+++ PROVIDED MATERIAL
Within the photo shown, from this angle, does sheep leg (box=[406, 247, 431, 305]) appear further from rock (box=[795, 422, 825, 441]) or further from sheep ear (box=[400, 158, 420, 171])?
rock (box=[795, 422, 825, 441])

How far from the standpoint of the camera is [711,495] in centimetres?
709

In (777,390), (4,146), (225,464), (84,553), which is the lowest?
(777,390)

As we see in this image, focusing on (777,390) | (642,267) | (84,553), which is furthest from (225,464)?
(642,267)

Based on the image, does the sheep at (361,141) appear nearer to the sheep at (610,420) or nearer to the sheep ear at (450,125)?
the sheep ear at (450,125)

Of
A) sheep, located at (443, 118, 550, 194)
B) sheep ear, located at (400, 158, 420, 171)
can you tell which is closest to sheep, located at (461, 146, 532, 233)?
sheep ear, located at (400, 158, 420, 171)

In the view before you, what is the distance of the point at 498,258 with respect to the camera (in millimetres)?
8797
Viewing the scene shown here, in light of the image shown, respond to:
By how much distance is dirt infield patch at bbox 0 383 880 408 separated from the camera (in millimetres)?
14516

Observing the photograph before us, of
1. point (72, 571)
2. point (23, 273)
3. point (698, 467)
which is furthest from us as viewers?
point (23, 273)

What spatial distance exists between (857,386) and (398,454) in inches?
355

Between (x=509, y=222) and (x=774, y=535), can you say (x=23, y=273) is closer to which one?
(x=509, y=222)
++++++
WHAT IS NEEDED -
Copy out the whole listing above line for line, changing nothing.

EXERCISE OUTPUT -
Within the photo shown, from this angle, does sheep leg (box=[406, 247, 431, 305]) appear further from rock (box=[795, 422, 825, 441]) or further from sheep ear (box=[400, 158, 420, 171])?
rock (box=[795, 422, 825, 441])

How far from the standpoint of the camera is [711,495] in centimetres?
709

In (777,390), (4,146), (225,464), (84,553), which is the lowest?
(777,390)

As we see in this image, focusing on (777,390) | (642,267) | (84,553), which is furthest from (225,464)?
(642,267)

Based on the image, does the sheep at (361,141) appear nearer to the sheep at (610,420) or nearer to the sheep ear at (450,125)?
the sheep ear at (450,125)

Of
A) sheep, located at (443, 118, 550, 194)
B) sheep ear, located at (400, 158, 420, 171)
can you tell which is closest to sheep, located at (461, 146, 532, 233)?
sheep ear, located at (400, 158, 420, 171)

In the view before you, what is the distance of the point at 498,258 with respect to the camera (in millimetres)?
8797
Viewing the scene shown here, in light of the image shown, respond to:
By how much distance is dirt infield patch at bbox 0 383 880 408 separated from the camera (in millimetres)?
14516

Observing the photograph before us, of
1. point (72, 571)
2. point (23, 273)
3. point (698, 467)
which is furthest from us as viewers?
point (23, 273)

What spatial distance exists between (857,386) and (398,454) in inches?
355

Between (x=509, y=222) and (x=774, y=535), can you say (x=23, y=273) is closer to which one?
(x=509, y=222)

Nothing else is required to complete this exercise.